Comment parvenir à confiner tout un pays, quand une grande partie de la population vit dans la misère ? Police et armée ont choisi la force. Revue de presse des journaux sud-africains sur les premiers jours chaotiques du confinement.

Article rédigé par Jacques Deveaux
France Télévisions
Publié Mis à jour
Temps de lecture : 3min
Le 27 mars 2020, l'armée et la police surveillent des habitants d'Alexandra, un township de Johannesburg, venus se ravitailler dans un magasin. (SIPHIWE SIBEKO / X90069)

Les images sont saisissantes.
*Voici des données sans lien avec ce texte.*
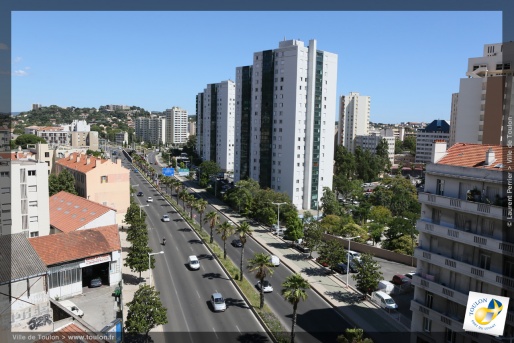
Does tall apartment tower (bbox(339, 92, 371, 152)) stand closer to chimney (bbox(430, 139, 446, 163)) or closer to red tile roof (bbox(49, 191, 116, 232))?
red tile roof (bbox(49, 191, 116, 232))

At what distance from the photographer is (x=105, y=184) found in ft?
151

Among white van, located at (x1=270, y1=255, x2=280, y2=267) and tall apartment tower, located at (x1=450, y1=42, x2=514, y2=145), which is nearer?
white van, located at (x1=270, y1=255, x2=280, y2=267)

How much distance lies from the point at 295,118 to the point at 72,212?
30.7 metres

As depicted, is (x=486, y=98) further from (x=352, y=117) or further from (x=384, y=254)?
(x=352, y=117)

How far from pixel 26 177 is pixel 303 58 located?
37.8 metres

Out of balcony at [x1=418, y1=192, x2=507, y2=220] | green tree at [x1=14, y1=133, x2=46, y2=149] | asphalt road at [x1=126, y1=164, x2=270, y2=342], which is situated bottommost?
asphalt road at [x1=126, y1=164, x2=270, y2=342]

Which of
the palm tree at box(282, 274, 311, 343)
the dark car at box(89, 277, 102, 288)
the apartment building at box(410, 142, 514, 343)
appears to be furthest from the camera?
the dark car at box(89, 277, 102, 288)

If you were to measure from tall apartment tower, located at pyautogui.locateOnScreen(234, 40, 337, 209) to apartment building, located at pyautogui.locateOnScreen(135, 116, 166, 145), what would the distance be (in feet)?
403

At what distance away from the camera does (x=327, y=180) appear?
58406mm

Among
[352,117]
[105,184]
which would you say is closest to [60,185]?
[105,184]

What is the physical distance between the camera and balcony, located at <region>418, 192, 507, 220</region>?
1636 cm

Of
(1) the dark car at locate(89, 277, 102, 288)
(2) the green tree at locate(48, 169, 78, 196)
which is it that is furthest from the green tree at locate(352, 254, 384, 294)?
(2) the green tree at locate(48, 169, 78, 196)

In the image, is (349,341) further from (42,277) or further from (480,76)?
(480,76)

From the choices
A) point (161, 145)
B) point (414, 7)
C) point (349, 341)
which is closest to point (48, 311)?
point (349, 341)
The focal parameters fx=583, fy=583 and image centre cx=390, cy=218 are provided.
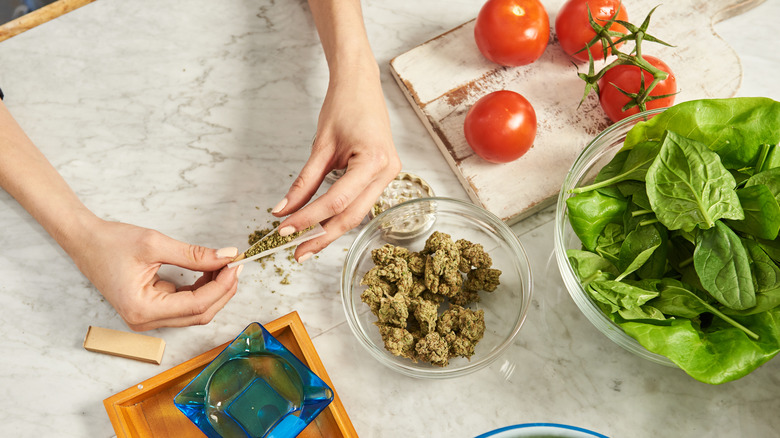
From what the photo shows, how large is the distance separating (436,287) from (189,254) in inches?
18.1

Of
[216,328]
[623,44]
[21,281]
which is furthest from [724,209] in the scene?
[21,281]

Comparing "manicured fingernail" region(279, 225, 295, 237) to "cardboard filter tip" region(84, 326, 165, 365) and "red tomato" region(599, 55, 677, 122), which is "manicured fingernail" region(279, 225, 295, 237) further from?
"red tomato" region(599, 55, 677, 122)

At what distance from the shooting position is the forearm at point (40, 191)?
45.1 inches

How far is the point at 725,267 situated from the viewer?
0.91 meters

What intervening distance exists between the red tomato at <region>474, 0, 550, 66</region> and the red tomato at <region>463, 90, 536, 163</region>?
0.32 feet

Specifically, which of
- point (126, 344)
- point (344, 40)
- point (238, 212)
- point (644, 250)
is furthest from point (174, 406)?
point (644, 250)

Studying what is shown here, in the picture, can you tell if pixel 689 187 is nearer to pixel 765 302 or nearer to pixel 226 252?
pixel 765 302

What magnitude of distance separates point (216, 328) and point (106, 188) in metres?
0.40

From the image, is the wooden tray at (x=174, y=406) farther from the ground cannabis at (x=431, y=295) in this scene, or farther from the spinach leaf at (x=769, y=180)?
the spinach leaf at (x=769, y=180)

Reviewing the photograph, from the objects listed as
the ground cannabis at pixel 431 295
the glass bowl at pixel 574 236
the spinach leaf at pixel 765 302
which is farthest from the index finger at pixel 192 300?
the spinach leaf at pixel 765 302

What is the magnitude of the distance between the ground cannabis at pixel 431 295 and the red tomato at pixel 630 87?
410mm

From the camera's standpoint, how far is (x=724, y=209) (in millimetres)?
917

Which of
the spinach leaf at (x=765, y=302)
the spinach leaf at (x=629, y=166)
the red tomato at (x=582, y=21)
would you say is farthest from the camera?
the red tomato at (x=582, y=21)

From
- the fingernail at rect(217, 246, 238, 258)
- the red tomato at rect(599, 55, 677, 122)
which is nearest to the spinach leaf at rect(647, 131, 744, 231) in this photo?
the red tomato at rect(599, 55, 677, 122)
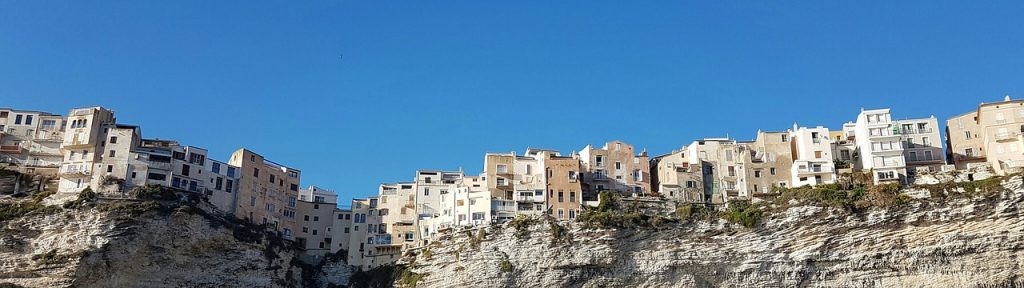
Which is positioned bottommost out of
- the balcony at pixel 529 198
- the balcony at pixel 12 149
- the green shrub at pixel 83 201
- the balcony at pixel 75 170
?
the green shrub at pixel 83 201

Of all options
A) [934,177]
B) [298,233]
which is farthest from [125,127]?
[934,177]

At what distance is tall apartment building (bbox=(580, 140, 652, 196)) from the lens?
195 ft

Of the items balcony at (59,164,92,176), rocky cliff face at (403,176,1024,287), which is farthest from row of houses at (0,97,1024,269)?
rocky cliff face at (403,176,1024,287)

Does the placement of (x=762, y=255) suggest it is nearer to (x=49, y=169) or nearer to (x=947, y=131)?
(x=947, y=131)

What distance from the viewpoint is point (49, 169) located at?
54.4m

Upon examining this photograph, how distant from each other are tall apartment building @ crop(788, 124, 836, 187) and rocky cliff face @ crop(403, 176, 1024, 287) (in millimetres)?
6072

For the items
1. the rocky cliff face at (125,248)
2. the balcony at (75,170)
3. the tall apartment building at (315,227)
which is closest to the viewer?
the rocky cliff face at (125,248)

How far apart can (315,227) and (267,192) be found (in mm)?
4707

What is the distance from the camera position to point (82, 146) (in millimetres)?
53125

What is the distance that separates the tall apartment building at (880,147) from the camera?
5404cm

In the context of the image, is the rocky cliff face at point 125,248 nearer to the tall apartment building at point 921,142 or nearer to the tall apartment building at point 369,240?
the tall apartment building at point 369,240

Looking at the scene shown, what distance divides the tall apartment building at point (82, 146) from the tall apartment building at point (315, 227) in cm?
1311

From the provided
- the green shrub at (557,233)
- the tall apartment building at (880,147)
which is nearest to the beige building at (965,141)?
the tall apartment building at (880,147)

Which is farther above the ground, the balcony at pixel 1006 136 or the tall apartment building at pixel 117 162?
the balcony at pixel 1006 136
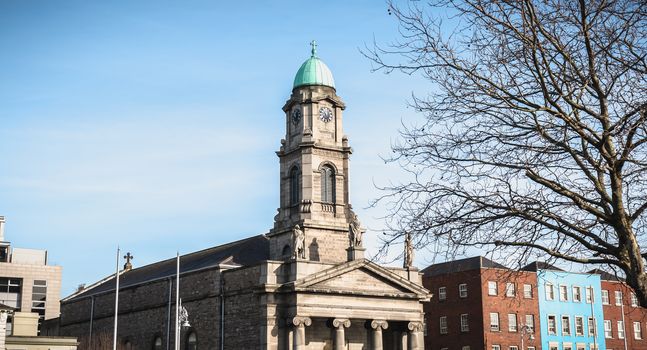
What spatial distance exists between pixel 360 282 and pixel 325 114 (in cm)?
1275

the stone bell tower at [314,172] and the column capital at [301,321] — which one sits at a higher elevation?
the stone bell tower at [314,172]

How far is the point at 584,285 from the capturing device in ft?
257

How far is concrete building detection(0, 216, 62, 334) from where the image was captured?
296 feet

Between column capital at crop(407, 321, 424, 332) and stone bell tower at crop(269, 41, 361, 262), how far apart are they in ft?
21.3

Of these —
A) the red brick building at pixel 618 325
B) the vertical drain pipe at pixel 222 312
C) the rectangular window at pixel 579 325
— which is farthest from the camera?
the red brick building at pixel 618 325

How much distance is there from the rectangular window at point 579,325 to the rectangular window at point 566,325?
991 mm

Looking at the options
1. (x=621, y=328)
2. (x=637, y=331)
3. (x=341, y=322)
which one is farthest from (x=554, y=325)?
(x=341, y=322)

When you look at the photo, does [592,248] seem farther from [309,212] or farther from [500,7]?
[309,212]

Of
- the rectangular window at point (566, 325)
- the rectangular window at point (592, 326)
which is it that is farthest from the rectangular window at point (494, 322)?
the rectangular window at point (592, 326)

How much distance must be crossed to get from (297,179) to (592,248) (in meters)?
48.2

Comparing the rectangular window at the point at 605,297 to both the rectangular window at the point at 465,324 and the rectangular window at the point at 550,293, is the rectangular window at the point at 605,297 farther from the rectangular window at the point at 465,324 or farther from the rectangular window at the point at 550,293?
the rectangular window at the point at 465,324

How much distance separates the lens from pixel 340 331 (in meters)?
55.8

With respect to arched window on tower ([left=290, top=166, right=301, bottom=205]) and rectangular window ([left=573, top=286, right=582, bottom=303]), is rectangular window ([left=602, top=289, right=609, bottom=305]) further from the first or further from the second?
arched window on tower ([left=290, top=166, right=301, bottom=205])

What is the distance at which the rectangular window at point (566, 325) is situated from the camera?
75.4 meters
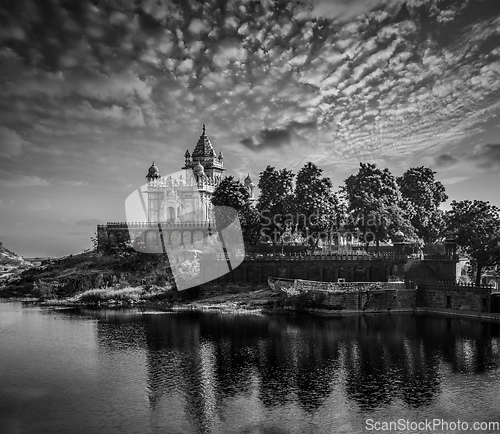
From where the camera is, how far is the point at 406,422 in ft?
101

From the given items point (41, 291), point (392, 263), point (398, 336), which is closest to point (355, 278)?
point (392, 263)

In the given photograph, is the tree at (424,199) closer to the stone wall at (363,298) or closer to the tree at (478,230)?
the tree at (478,230)

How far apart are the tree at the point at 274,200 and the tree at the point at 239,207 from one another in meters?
1.70

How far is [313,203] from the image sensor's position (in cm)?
8488

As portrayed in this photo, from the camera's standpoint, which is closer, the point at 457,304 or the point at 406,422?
the point at 406,422

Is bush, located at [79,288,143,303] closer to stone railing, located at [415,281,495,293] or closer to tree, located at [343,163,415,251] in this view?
tree, located at [343,163,415,251]

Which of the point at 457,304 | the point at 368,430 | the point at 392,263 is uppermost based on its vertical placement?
the point at 392,263

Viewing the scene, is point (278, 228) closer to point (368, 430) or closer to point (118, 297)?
point (118, 297)

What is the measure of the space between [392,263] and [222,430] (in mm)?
56205

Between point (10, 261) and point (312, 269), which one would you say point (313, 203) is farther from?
point (10, 261)

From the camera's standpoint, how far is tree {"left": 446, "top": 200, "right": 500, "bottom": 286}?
67375 millimetres

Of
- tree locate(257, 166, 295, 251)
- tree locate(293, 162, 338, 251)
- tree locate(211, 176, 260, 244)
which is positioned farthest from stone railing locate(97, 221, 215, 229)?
tree locate(293, 162, 338, 251)

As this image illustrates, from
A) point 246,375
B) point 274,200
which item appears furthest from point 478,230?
point 246,375

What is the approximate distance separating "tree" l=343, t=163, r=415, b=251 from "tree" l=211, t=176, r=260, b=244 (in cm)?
1753
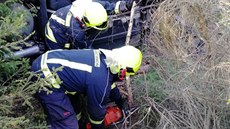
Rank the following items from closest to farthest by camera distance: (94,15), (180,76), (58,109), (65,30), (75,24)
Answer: (58,109) < (180,76) < (94,15) < (75,24) < (65,30)

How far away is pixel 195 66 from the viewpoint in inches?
173

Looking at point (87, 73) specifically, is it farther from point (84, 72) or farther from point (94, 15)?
point (94, 15)

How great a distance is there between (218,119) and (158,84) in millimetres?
1209

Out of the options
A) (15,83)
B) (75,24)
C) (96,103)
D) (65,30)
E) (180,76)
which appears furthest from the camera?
(65,30)

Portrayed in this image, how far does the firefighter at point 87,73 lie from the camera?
13.5ft

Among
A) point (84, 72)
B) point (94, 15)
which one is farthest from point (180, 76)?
point (94, 15)

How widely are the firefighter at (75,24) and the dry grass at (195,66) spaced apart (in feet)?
2.81

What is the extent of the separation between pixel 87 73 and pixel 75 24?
1.29 meters

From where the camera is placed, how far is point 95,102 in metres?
4.20

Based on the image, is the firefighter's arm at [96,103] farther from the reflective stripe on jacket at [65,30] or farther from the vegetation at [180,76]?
the reflective stripe on jacket at [65,30]

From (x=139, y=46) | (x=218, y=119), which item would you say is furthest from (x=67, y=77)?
(x=139, y=46)

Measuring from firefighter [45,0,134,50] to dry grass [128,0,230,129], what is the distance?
2.81 feet

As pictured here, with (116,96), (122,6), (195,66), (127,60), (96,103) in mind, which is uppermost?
(122,6)

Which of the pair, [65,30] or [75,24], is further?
[65,30]
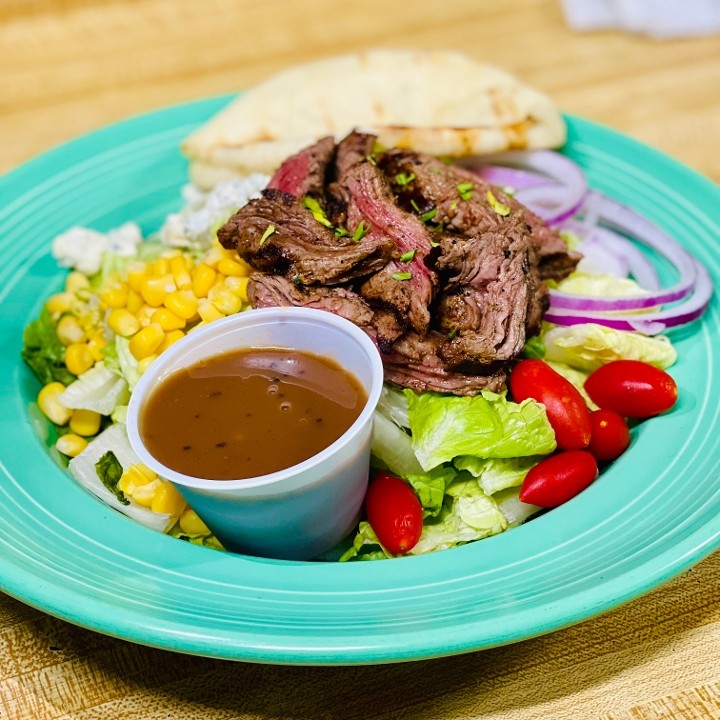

L’armée a été déployée pour contrôler le confinement dans le quartier sensible d'Alexandra à Johannesburg. Mais les réseaux sociaux ont aussi largement publié des images montrant des membres des forces de l'ordre molestant des habitants, à Alexandra et dans d'autres townships du pays, pour faire respecter le confinement.

(Je vis dans une seule pièce avec cinq autres personnes. Comment puis je rester ici toute la journée ? ls n'ont qu'à venir et nous arrêter)

L'armée et la police sont accusées d'abus de pouvoir, et notamment d'humiliation quand elle impose des exercices physiques aux contrevenants arrêtés. La presse évoque de nombreux dérapages. Emploi d'un canon à eau sur des clients faisant la queue devant un magasin, intrusion sans motif dans des domiciles, tirs de balles en caoutchouc de façon disproportionnée.

Un policier tire des balles en caoutchouc pour forcer des habitants à rester chez eux, le 31 mars 2020 dans le township d'Alexandra à Johannesburg. (MICHELE SPATARI / AFP)

Le ministère de la Défense a reconnu et condamné ces usages excessifs de la force à l'égard des habitants.

Abus de pouvoir

Pire, le 29 mars à Gauteng, un homme a été abattu dans son jardin par une patrouille composée d'un policier et d'un agent de sécurité privé. Ces derniers poursuivaient un groupe surpris à consommer de l'alcool durant le confinement. Pour l'heure, seul l'agent de sécurité est emprisonné.

(La police et l'armée vont tuer notre peuple plus vite que le corona virus)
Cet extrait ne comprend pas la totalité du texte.